## Text to read
• • • •
The significantly improved conductivities of the SCM materials are around two-three orders of magnitude higher than both spinel Co₃O₄ (Table 1) and spinel manganese oxide materials²⁰ (10⁻⁴ S cm⁻¹), showing the critical role of multiple mixed-valence systems to achieve conductivity improvement. The conductivity difference among SCM samples prepared at different temperatures is less than 0.3% of the improvement over commercial Co₃O₄, demonstrating the reliable control of material conductivity.

3.5. Thermal stability

The TGA analysis was carried out to understand the thermal behaviors and phase transformation of the SCM-100 precursors (Fig. 4). The uncalcined precursors prepared at 100 °C exhibit an 8.0% weight loss ranging from room temperature to 250 °C due to the desorption of physisorbed water and gaseous molecules on the surface. The large accumulation of surface physisorbed small molecules because of the mesoporous features leads to a significant weight loss of 8%. The second weight loss of 7.2% was observed from 250 °C up to around 330 °C, corresponds to the structural transformation from layered hydroxide form to cubic spinel structures. This transformation temperature range is similar to that of the pure cobalt oxide materials reported in the literature.^21,22 The XRD results also confirm that a single phase of the Co₃O₄ structure was observed in the products after the thermal treatment at 500 °C. No dramatic weight loss at 800 °C, referring to the formation of CoO, was observed.²¹ Instead, a small weight loss was shown (∼3.3%) from 350 °C to 600 °C, showing the high thermal stability of the binary cobalt manganese oxides.

Fig. 4 The TGA curve of the as-obtained SCM-100 precursor.

3.6. Electrocatalytic activities of the SCM

The electrocatalytic activities of the SCM modified electrodes for H₂O₂ sensing were studied using cyclic voltammetry (CV). The CV results (Fig. 5a) show small background signals of GCE in a buffer solution of 1 mM H₂O₂. The presence of SCM-100 electrocatalysts significantly increases the H₂O₂ reduction current peaks around −0.75 V, indicating the high electrocatalytic activities of the SCM nanostructured materials. Commercial Co₃O₄ samples were tested under the same conditions for comparison, and showed much weaker reduction signals. The reduction peaks of SCM-100 are around 2.3 times greater than that of commercial Co₃O₄.

Fig. 5 The cyclic voltammograms (CVs) of the SCM modified electrodes with the presence of 1 mM of hydrogen peroxide in PBS: (a) bare GCE (red dash line), commercial Co₃O₄ (black dot-dash line) and SCM-100 (blue solid line); (b) the comparison of SCM samples prepared at different temperatures: SCM-60 (dash green line), SCM-150 (red dot-dash line), and SCM-100 (blue solid line).
• • • •
## Extracted information
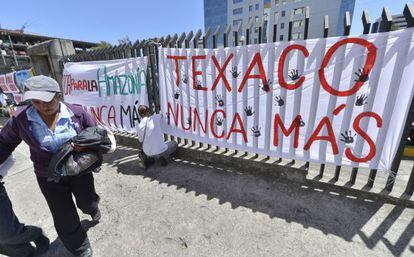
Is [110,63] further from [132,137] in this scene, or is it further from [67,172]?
[67,172]

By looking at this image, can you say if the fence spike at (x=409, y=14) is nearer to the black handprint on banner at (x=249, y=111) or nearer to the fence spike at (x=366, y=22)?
the fence spike at (x=366, y=22)

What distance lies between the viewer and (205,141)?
3.61 meters

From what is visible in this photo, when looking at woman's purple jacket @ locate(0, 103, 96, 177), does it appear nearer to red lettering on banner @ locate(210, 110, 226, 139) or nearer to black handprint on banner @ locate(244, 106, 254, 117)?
red lettering on banner @ locate(210, 110, 226, 139)

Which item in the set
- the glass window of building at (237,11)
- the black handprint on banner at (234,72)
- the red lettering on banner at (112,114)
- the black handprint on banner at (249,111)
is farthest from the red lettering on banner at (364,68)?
the glass window of building at (237,11)

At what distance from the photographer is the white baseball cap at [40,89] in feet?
5.26

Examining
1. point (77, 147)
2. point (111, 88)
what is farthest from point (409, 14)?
point (111, 88)

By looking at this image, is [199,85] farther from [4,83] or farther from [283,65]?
[4,83]

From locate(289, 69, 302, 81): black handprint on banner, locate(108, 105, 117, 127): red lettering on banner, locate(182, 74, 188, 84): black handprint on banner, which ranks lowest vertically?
locate(108, 105, 117, 127): red lettering on banner

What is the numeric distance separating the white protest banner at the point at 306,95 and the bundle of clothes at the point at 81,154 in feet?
5.94

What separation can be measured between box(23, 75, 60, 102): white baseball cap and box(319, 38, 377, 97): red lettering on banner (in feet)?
8.92

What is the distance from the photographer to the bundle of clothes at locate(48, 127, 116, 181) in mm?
1747

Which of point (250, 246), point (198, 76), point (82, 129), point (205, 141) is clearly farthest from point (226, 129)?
point (82, 129)

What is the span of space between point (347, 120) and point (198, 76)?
6.94 feet

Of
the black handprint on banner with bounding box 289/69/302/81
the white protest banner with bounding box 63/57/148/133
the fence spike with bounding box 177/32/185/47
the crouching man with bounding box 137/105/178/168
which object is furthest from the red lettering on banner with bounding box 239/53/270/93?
the white protest banner with bounding box 63/57/148/133
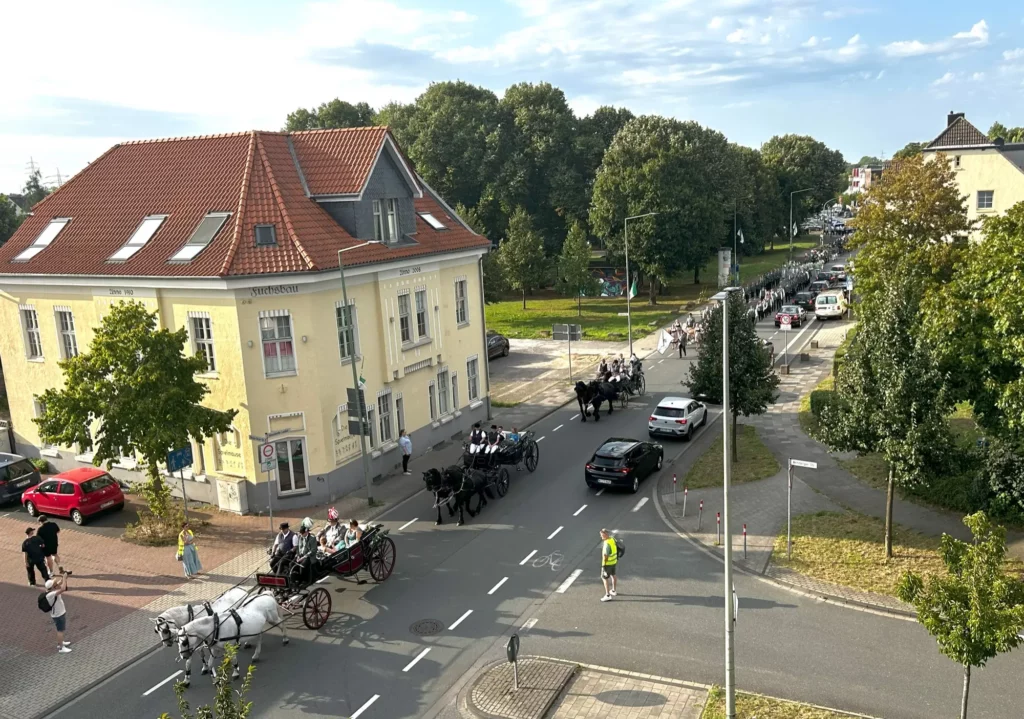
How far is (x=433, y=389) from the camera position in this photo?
30547mm

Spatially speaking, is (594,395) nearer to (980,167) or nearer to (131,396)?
(131,396)

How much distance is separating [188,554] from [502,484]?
31.1ft

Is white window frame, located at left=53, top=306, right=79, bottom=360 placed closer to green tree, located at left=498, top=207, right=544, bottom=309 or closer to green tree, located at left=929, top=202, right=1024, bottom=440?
green tree, located at left=929, top=202, right=1024, bottom=440

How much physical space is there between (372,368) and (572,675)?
14613 mm

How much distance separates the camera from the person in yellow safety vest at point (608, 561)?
17.6 metres

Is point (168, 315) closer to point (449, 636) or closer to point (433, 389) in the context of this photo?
point (433, 389)

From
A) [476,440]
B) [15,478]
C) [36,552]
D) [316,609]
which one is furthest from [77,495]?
[476,440]

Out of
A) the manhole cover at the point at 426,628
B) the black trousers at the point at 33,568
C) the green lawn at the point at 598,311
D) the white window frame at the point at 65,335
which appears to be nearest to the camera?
the manhole cover at the point at 426,628

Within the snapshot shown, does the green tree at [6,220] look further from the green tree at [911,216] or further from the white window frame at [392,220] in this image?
the green tree at [911,216]

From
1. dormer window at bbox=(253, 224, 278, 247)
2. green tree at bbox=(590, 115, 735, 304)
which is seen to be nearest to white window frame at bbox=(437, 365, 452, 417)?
dormer window at bbox=(253, 224, 278, 247)

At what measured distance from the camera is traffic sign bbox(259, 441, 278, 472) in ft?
72.4

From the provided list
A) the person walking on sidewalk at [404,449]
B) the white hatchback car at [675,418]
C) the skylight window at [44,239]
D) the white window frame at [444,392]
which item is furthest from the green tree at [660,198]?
the skylight window at [44,239]

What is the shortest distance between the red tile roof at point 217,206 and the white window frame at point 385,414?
4.69m

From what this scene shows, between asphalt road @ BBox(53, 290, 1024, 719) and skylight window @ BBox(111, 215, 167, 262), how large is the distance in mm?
12802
• • • •
## Work required
Reproduce the part of the cobalt manganese oxide text above starting with "The electrocatalytic activities" and going on through "of commercial Co₃O₄.".

## Response below
The electrocatalytic activities of the SCM modified electrodes for H₂O₂ sensing were studied using cyclic voltammetry (CV). The CV results (Fig. 5a) show small background signals of GCE in a buffer solution of 1 mM H₂O₂. The presence of SCM-100 electrocatalysts significantly increases the H₂O₂ reduction current peaks around −0.75 V, indicating the high electrocatalytic activities of the SCM nanostructured materials. Commercial Co₃O₄ samples were tested under the same conditions for comparison, and showed much weaker reduction signals. The reduction peaks of SCM-100 are around 2.3 times greater than that of commercial Co₃O₄.